Not quite perfect, but well worth purchasing
A. Hansen | Walla Walla, WA USA | 03/26/2008
(4 out of 5 stars)

"Stephen Hough's mastery of the piano, both live and on CD, is phenomenal. His virtuosic technique, impeccable attention to detail, exploration of tone color, and the musical emotions he portrays make these recordings inimitable. It is refreshing to hear a pianist of such high caliber step away from the tried-and-true classics to examine these unfamiliar works.

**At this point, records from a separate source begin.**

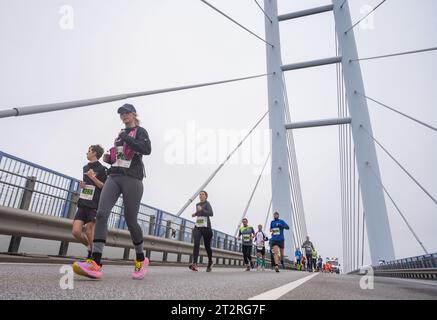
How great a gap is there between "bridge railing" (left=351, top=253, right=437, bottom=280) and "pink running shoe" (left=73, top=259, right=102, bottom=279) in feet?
25.5

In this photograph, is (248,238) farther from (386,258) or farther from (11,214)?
(11,214)

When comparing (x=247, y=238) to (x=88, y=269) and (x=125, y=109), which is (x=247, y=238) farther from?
(x=88, y=269)

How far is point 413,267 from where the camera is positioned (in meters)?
10.0

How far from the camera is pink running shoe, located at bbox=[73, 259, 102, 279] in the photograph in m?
2.90

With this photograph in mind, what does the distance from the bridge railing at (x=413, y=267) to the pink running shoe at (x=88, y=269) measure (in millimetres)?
7766

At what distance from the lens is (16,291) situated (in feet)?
6.63

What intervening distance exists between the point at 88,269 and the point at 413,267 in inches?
405

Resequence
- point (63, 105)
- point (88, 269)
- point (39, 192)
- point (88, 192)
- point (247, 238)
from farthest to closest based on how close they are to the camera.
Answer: point (247, 238) < point (39, 192) < point (88, 192) < point (63, 105) < point (88, 269)

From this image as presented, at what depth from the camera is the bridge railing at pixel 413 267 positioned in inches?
317

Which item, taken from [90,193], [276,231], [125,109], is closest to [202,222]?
[90,193]

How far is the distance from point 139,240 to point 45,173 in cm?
553

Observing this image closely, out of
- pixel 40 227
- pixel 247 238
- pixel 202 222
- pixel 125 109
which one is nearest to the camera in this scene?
pixel 125 109

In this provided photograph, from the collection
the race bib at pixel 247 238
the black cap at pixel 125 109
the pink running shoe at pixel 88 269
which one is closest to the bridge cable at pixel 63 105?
the black cap at pixel 125 109
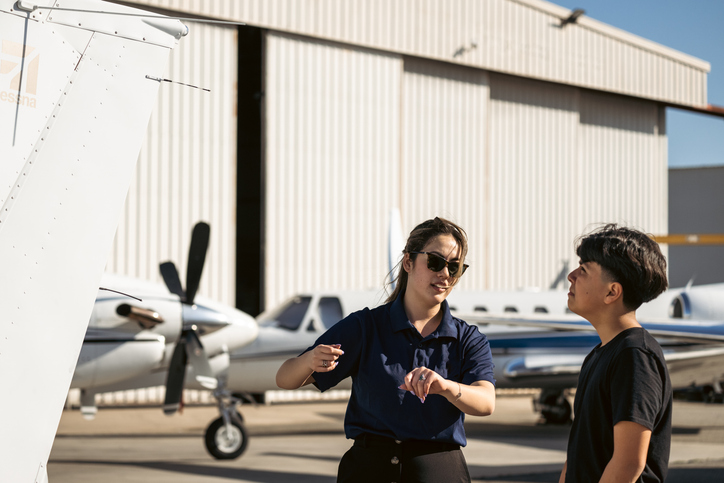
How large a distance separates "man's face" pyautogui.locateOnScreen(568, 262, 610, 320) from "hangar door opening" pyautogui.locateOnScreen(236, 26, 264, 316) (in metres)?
16.5

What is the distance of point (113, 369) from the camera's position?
8.94 meters

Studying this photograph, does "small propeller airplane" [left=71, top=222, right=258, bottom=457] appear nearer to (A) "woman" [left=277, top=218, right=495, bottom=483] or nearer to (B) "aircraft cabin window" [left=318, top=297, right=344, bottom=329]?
(B) "aircraft cabin window" [left=318, top=297, right=344, bottom=329]

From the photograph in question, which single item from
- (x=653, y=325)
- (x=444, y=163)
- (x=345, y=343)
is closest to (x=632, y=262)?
(x=345, y=343)

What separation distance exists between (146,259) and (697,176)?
25.2 meters

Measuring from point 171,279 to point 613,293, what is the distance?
8097 mm

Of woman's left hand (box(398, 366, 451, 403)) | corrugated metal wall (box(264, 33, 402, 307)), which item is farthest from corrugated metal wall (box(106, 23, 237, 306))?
woman's left hand (box(398, 366, 451, 403))

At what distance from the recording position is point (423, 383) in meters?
2.36

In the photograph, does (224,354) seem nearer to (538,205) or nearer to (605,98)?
(538,205)

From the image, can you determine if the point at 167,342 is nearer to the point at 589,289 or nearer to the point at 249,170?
the point at 589,289

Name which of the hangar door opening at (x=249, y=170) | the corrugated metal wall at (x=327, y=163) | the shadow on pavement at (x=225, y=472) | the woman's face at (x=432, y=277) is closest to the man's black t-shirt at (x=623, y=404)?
the woman's face at (x=432, y=277)

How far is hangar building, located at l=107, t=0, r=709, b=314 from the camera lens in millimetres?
16797

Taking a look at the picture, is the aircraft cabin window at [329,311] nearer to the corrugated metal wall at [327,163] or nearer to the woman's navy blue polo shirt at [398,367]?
the corrugated metal wall at [327,163]

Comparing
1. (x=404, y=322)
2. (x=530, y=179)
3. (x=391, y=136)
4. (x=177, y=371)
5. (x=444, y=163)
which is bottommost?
(x=177, y=371)

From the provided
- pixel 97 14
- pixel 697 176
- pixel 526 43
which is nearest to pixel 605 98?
pixel 526 43
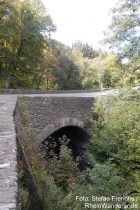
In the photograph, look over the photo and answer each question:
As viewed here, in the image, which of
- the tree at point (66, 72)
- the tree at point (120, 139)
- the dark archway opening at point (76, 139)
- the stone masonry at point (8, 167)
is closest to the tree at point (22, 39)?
the tree at point (66, 72)

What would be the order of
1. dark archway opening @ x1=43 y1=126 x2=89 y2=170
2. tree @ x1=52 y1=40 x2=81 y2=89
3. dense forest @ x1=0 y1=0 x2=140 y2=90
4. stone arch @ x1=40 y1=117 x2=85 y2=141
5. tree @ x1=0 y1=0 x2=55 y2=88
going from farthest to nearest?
tree @ x1=52 y1=40 x2=81 y2=89 → tree @ x1=0 y1=0 x2=55 y2=88 → dark archway opening @ x1=43 y1=126 x2=89 y2=170 → dense forest @ x1=0 y1=0 x2=140 y2=90 → stone arch @ x1=40 y1=117 x2=85 y2=141

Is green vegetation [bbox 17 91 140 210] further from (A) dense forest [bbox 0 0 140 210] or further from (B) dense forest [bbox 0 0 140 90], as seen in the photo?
(B) dense forest [bbox 0 0 140 90]

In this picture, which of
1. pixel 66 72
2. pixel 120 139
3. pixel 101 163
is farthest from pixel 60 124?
pixel 66 72

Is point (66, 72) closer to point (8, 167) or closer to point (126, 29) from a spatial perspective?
point (126, 29)

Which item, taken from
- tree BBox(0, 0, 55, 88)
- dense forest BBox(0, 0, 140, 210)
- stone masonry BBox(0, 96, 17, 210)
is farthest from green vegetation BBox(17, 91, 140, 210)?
tree BBox(0, 0, 55, 88)

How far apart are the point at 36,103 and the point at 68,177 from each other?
3297 millimetres

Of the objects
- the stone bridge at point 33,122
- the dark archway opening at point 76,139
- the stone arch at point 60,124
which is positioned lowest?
the dark archway opening at point 76,139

My only qualm with the recordings themselves is that the virtuosity, while inspiring, could stand to be interrupted more often by pieces of a sparser nature. It is mentally exhausting to listen to two full CDs of nearly constant sixteenth notes! Beyond that, the last track on both discs cuts off prematurely, jarring the listener. The plastic flip-case holding the two CDs is of poor quality (mine broke the first time I opened it), and the song lists in the album booklet can be confusing to decipher. Nevertheless, this album (and nearly any other recording of Hough's) is one I'd recommend to any dedicated pianist looking to expand their listening repertoire."